Por Balazs Koranyi e Francesco Canepa
SINTRA, Portugal (Reuters) - Algumas autoridades do Banco Central Europeu (BCE) estão pedindo uma revisão das políticas agressivas de estímulo monetário que a instituição empregou por quase uma década para combater a inflação baixa, considerando que elas podem ter causado mais danos do que benefícios, disseram fontes à Reuters.
Seis autoridades disseram que desejam debater e possivelmente mudar uma cláusula na declaração de estratégia do BCE que pede uma ação "especialmente vigorosa ou persistente" quando os juros estão em níveis baixos. Todos falaram sob condição de anonimato porque a discussão é privada e preliminar.
Espera-se que esse debate ocorra em uma revisão da estratégia do BCE que está prestes a iniciar e será concluída no próximo ano.
"Compramos trilhões e trilhões de euros em ativos e ainda não conseguimos que a inflação volte à meta", disse uma das fontes. "Anos após o fim desse estímulo, ainda estamos sentados em mais de 3 trilhões de euros de excesso de liquidez."
Os apelos representam um dos desafios mais diretos até agora à lógica que sustentou as políticas de afrouxamento quantitativo (QE, na sigla em inglês) implantadas por muitos bancos centrais após a crise financeira global para estimular as economias e evitar o risco de deflação.
O BCE comprou cerca de 5 trilhões de euros em dívidas -- principalmente títulos públicos -- durante quase uma década antes da pandemia da Covid-19 e também concedeu empréstimos sem juros aos bancos.
Embora a questão pareça distante agora que a inflação está acima da meta e as taxas de juros estão altas, comentários recentes do Banco de Compensações Internacionais (BIS, na sigla em inglês), um grupo global que reúne os bancos centrais, reacenderam o debate sobre a eficácia do QE.
"O BIS gerou uma grande tempestade neste fim de semana e acho que eles estão certos quando dizem que precisamos reavaliar a forma como usamos algumas de nossas ferramentas", disse uma das fontes do BCE.

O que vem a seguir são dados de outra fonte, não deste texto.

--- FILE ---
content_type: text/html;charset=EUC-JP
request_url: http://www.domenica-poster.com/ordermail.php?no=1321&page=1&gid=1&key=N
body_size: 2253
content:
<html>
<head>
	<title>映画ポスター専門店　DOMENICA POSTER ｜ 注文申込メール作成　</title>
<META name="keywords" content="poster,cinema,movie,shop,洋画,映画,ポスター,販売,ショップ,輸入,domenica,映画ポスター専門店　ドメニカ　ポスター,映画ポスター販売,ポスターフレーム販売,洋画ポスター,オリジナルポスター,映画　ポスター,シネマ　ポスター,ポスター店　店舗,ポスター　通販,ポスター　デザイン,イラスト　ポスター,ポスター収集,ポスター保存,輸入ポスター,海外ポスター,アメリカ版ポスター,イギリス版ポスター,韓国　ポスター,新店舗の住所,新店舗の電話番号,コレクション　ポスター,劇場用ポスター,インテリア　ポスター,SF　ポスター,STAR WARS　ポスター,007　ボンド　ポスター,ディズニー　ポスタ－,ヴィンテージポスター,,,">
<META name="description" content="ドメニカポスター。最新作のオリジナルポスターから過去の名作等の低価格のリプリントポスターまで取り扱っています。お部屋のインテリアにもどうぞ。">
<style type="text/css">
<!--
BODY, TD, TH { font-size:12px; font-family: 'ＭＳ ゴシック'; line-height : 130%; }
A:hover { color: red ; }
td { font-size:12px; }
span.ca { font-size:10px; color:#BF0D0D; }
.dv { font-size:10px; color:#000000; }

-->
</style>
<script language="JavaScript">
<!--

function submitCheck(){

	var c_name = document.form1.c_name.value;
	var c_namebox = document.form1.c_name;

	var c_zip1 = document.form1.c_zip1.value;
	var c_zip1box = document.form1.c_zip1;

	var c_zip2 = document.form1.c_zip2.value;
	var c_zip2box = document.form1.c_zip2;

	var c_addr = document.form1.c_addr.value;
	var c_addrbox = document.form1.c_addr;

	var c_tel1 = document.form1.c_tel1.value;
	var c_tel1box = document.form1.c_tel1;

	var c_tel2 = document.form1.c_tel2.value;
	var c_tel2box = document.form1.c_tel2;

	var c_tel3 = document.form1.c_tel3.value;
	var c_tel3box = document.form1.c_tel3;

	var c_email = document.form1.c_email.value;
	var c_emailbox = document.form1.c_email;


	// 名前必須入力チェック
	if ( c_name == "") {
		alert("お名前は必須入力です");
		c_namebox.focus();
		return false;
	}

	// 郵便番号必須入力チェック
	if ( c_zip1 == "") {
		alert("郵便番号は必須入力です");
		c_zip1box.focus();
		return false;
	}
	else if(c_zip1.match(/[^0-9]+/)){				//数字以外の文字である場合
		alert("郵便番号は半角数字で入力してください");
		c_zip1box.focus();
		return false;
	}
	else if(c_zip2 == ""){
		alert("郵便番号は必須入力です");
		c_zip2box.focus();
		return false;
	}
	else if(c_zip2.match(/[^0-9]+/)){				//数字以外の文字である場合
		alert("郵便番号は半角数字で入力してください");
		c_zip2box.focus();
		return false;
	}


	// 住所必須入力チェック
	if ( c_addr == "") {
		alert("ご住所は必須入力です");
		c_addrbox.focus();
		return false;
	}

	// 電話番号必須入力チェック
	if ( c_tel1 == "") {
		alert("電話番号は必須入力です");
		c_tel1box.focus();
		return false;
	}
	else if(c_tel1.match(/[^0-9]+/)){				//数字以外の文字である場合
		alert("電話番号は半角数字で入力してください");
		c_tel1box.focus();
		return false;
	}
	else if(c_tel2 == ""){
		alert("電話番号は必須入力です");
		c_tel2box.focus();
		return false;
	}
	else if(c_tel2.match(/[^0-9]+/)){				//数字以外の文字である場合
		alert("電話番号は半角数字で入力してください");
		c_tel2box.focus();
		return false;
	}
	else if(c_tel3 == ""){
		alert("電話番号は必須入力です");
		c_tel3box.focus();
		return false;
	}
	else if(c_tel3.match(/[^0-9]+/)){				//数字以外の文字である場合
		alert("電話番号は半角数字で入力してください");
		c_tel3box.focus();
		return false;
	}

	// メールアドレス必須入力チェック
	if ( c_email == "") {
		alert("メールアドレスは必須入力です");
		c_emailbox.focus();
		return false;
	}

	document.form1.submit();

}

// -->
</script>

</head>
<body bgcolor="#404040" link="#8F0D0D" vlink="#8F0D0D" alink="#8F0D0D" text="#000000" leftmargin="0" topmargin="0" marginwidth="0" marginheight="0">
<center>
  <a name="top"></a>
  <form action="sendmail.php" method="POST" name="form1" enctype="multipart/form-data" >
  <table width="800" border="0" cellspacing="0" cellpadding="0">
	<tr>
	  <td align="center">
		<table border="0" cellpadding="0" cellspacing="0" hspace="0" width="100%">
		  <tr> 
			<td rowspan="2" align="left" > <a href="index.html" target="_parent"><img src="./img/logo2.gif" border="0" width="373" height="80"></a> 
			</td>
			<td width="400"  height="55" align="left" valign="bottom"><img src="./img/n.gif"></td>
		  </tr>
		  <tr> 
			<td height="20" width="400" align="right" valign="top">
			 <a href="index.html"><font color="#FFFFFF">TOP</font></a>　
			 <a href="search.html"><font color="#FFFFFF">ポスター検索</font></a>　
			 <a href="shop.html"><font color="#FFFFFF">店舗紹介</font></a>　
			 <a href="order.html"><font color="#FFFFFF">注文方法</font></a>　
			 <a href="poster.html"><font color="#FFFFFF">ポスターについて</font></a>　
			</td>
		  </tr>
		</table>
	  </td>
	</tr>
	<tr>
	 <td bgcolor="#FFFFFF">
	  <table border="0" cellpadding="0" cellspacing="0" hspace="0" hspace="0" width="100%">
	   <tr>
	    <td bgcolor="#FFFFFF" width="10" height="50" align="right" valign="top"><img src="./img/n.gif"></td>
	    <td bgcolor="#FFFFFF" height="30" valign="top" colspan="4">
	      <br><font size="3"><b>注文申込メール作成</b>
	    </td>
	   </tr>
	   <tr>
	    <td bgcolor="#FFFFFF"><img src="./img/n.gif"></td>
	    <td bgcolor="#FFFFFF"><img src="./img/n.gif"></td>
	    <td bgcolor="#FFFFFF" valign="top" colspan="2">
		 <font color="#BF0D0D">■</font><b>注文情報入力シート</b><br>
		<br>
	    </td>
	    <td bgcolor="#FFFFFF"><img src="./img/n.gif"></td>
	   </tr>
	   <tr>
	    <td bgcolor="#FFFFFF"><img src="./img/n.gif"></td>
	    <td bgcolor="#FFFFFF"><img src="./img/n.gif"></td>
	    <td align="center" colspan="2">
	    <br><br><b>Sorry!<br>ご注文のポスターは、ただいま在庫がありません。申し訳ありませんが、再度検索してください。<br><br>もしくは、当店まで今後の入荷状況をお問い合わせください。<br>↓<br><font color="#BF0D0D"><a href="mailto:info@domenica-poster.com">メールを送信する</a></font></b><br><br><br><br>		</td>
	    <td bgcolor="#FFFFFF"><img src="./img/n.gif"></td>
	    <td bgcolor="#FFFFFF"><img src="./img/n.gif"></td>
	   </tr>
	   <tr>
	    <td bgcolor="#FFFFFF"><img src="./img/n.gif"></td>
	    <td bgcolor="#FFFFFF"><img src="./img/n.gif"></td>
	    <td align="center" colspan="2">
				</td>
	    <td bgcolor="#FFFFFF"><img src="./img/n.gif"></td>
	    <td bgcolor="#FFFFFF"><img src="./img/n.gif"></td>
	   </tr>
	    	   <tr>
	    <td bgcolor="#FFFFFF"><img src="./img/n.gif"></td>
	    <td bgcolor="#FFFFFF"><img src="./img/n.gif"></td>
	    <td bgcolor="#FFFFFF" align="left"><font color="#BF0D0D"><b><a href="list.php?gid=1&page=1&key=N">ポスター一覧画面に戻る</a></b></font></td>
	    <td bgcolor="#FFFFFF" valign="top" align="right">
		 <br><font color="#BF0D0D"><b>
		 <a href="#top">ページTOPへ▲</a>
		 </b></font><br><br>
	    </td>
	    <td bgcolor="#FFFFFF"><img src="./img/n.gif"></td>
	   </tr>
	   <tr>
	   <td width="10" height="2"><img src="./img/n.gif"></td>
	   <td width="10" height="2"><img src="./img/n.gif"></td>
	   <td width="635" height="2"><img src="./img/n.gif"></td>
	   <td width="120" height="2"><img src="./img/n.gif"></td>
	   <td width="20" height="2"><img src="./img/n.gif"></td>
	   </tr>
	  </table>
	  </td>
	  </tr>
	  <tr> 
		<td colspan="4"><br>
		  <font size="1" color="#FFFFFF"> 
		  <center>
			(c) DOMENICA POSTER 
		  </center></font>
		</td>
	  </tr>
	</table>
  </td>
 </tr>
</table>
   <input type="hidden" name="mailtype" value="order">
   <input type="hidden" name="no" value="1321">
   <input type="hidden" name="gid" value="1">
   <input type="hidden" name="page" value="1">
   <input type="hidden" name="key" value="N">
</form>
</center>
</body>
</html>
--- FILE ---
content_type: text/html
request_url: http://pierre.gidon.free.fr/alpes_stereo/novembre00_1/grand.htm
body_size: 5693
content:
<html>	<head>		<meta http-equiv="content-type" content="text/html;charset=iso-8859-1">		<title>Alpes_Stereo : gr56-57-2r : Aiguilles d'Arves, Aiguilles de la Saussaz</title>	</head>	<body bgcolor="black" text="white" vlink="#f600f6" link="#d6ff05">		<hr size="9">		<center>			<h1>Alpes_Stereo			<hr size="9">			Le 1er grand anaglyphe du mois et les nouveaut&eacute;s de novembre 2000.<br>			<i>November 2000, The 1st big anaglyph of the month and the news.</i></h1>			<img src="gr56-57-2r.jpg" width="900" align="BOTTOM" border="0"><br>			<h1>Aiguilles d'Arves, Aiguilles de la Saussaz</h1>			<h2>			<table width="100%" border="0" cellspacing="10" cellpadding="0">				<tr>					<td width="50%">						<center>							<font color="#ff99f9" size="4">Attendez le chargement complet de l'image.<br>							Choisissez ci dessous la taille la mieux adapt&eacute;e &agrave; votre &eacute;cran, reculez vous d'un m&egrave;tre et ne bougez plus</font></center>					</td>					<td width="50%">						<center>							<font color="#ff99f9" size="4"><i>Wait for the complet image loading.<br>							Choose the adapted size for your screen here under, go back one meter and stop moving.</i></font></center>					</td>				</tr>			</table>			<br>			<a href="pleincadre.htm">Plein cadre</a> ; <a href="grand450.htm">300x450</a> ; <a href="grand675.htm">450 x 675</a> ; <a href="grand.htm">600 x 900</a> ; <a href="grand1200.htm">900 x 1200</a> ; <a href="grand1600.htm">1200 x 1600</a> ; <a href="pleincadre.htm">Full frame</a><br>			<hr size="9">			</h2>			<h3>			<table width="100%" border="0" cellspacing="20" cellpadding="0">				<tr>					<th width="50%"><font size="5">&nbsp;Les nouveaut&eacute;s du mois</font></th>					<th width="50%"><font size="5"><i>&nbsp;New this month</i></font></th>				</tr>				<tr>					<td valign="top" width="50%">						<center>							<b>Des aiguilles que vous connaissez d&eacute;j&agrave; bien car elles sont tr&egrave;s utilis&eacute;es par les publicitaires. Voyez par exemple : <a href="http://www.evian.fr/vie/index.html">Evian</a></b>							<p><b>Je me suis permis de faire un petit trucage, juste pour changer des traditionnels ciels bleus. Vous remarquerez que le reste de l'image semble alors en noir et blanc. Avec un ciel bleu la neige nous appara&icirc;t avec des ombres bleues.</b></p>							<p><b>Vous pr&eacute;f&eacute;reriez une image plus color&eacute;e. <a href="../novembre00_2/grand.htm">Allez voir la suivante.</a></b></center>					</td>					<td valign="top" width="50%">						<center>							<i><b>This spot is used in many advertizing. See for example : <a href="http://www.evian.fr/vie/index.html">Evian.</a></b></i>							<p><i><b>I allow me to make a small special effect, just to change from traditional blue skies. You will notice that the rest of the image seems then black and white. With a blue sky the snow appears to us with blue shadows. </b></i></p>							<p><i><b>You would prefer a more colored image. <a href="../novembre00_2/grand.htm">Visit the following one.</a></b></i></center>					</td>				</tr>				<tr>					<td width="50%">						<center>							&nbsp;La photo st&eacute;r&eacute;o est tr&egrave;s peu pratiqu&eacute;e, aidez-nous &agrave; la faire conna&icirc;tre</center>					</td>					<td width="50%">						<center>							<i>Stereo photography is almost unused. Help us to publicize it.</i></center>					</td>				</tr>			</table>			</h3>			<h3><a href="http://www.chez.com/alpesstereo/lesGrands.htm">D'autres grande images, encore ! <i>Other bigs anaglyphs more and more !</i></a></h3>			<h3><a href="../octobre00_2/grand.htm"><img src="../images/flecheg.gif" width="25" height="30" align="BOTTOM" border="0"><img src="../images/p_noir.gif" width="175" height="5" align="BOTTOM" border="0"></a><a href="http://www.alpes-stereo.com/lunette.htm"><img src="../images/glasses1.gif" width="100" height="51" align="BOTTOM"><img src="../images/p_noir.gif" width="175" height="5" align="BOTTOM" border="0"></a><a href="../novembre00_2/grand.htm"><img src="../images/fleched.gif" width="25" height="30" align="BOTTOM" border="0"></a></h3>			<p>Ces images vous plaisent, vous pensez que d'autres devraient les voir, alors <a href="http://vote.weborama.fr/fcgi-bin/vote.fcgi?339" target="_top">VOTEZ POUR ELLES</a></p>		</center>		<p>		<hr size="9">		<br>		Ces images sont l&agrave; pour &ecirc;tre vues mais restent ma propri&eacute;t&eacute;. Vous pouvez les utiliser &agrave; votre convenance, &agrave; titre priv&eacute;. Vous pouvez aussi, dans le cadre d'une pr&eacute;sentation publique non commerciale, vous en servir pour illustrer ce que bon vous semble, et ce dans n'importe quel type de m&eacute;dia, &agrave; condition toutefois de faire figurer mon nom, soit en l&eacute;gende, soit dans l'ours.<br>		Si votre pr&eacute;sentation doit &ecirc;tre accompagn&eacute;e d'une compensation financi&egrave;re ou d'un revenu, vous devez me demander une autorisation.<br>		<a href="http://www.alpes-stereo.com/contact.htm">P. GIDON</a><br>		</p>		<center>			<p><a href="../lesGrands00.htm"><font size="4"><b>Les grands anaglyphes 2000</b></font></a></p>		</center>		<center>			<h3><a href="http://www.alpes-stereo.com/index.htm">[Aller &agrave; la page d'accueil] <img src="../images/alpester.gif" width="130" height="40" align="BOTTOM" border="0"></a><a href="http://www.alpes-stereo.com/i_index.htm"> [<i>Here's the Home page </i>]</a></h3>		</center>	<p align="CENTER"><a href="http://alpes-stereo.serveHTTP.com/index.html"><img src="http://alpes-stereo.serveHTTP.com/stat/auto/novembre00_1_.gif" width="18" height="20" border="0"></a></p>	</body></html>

Um porta-voz do BCE não quis comentar.
O BIS argumentou que o uso prolongado da política monetária ultrafrouxa gera retornos decrescentes e cria efeitos colaterais indesejáveis, incluindo a tomada excessiva de riscos por parte de empresas, famílias e governos.
"Essas limitações não foram totalmente apreciadas na época em que as medidas foram introduzidas pela primeira vez", disse em sua principal publicação.
Em vez disso, argumentaram as fontes, os bancos centrais poderiam simplesmente conviver com uma inflação modesta abaixo do esperado, pois o custo é relativamente pequeno em comparação com o esforço de estímulo.
O BCE encerrou seus programas de QE em 2022 e vem reduzindo seus títulos desde 2023.
Porém, 3 trilhões de euros de excesso de liquidez permanecem no sistema, mesmo após uma série de aumentos acentuados nos juros, e ainda pode levar meia década para cair para os níveis desejados.
Todos as seis autoridades do BCE que falaram com a Reuters concordaram que as compras de ativos eram a ferramenta certa no caso de um choque como a pandemia, para a qual o banco central da zona do euro lançou um esquema separado de compra de títulos.
Mas outros disseram que o QE não deveria ser usado com tanta intensidade e por tanto tempo para responder a questões de longo prazo, principalmente deficiências estruturais que precisam ser resolvidas pelos governos e não pelos bancos centrais.
Todas as seis fontes afirmaram que o BCE deveria manter uma abordagem simétrica em relação à sua meta de 2%, mas algumas argumentaram que ele deveria remover seu compromisso com uma resposta especialmente vigorosa ou persistente aos preços baixos. Outras querem um reconhecimento claro de que as compras prolongadas de ativos não são um instrumento de política adequado.